===== Provided data =====

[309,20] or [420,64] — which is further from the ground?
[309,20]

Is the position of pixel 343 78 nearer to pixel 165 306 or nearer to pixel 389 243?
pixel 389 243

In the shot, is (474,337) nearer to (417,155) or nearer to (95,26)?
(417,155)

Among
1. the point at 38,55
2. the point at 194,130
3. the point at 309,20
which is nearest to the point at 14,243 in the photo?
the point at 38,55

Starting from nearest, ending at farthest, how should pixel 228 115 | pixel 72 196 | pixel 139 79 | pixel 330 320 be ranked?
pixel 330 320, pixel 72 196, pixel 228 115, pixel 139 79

=====
===== Provided data =====

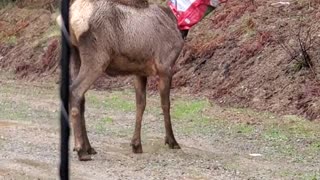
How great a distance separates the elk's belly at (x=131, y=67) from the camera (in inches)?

=====
===== Provided data =====

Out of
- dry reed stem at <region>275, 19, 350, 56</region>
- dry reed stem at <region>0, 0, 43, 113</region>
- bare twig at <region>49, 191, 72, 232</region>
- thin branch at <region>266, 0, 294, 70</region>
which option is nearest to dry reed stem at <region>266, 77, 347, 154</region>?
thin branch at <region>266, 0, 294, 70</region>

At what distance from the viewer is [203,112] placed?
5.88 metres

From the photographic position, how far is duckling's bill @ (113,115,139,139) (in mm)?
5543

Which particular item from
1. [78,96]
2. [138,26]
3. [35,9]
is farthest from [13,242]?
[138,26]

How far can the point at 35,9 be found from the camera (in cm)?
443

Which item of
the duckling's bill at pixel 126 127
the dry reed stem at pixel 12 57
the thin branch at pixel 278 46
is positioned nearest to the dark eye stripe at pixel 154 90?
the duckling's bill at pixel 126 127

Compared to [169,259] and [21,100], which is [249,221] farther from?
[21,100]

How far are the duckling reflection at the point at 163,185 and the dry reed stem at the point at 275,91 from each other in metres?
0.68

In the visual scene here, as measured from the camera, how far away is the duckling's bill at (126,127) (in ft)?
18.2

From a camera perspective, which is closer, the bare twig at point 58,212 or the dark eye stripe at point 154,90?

=====

Direction: Reproduce the entries verbatim, beginning with the line that contains "At what distance" and continuing through the line that contains "From a camera".

Complete output:
At what distance from the viewer is [203,112] placed?
5.88 metres

From the photographic position, how far is duckling's bill @ (113,115,139,139) (in mm)?
5543

Which particular item from
1. [78,96]
2. [138,26]
3. [35,9]
is farthest from [13,242]?
[138,26]

How far can the point at 35,9 be found from the camera (in cm)?
443

Which item of
the duckling's bill at pixel 126 127
the dry reed stem at pixel 12 57
the thin branch at pixel 278 46
is positioned nearest to the dark eye stripe at pixel 154 90?
the duckling's bill at pixel 126 127

Compared to [169,259] and [21,100], which is [249,221] farther from?
[21,100]

How far are the duckling reflection at the point at 163,185 and the dry reed stem at the point at 275,91 from each other in metres?
0.68

In the visual scene here, as measured from the camera, how far away is the duckling's bill at (126,127) (in ft)?
18.2

From a camera perspective, which is closer, the bare twig at point 58,212 or the dark eye stripe at point 154,90?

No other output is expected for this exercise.